Conserved lands along the North Branch of the Winooski River on July 11, 2023.

Flooded wetland in July of 2023.

The benefits of this recently passed law are numerous and will provide Vermonters with a greater sense of security as watersheds will be able to absorb the intense flooding impacts associated with climate change. The types of policies outlined in the law are similar to what Vermont River Conservancy does:

  • protect river corridors to prevent development in meander pathways and floodplains 
  • strategically remove derelict dams
  • increase floodwater storage via floodplains and wetlands along rivers. 

We are also excited to see Vermont rivers return to a more natural condition within wooded land along rivers that benefit water quality, biodiversity, and recreation for Vermonters and visitors. 

Floodplain forest covered in plush moss.

By taking this path towards greater flood hazard avoidance and mitigation, we reduce the yearly costs of floods paid for by our state, towns, and communities.
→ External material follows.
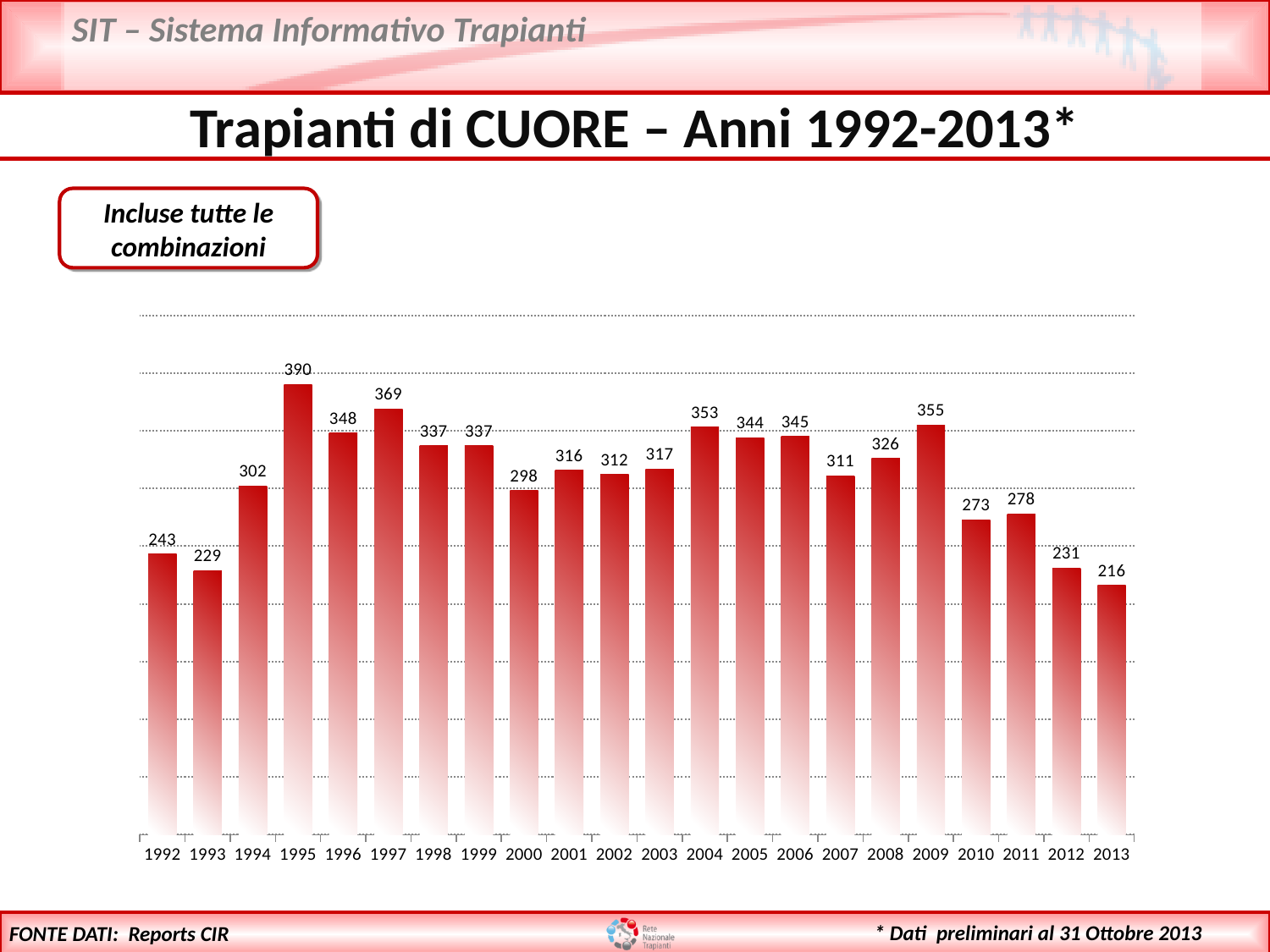
What is the value for 2004? 353 Which year has the highest value? 1995 What is the value for 1995? 390 What is the difference between the values for 2009 and 2010? 82 What is the difference between the values for 1995 and 2013? 174 Which is larger, the value for 1997 or the value for 2009? 1997 What is the title of the chart? Trapianti di CUORE – Anni 1992-2013* Do the values rise or fall from 2009 to 2013? fall Which year has the lowest value? 2013 What kind of chart is this? bar chart What is the value for 2013? 216 How many years are shown on the x axis? 22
Numerous studies, estimating flood depths and erosion, show millions in savings when roads, homes, and businesses stay intact and dry after rain storms, as a result of floodplains being left intact or restored. Restored floodplains, based on this type of hydrologic modeling, where the river is free to meander, are now functioning in places like Bennington, Middlebury, and Northfield. Vermont River Conservancy’s recently completed Whetstone floodplain restoration project is estimated to lower flood depths in downtown Brattleboro homes and businesses by three to four feet.

Recently completed floodplain along the Whetstone Brook.

When fully implemented, Act 121 will not only drive down the cost of floods in Vermont, but create numerous opportunities for Vermont River Conservancy and its partners to restore the natural and recreational values of our rivers. A Vermont River Conservancy river corridor easement gives the river the freedom to move. River meandering reduces erosive power and creates new floodplains and wetlands over time. River corridor protection also creates opportunities to build floodplains and remove obstructions like derelict dams. Whether the meander and floodplain restoration are “passive” (by the river, over time) or “active” (by people with yellow machines), the native wetland and woody vegetation can take root, runoff to the river is cleaner, habitat for countless species is created, and community resilience as well as use and enjoyment of the river are enhanced.

Over the course of my career, I have advocated for this type of change in collaboration with many others working to mitigate flood hazards, and  I’m excited to see how this legislation impacts communities throughout the state. My hope, and the hope of Vermont River Conservancy, is that this river corridor protection will help to return rivers and floodplains to a state that is good for both people and wildlife and that everyone can appreciate the value and beauty of their local river.

Mike sits near a waterfall, smiling.

Mike is a retired Department of Environmental Conservation river scientist, who now serves on Vermont River Conservancy's Board of Directors. Over the years, Mike developed nationally recognized stream geomorphic and habitat assessment protocols, river corridor mapping methods, river and floodplain management principles and practices, and a river corridor easement program.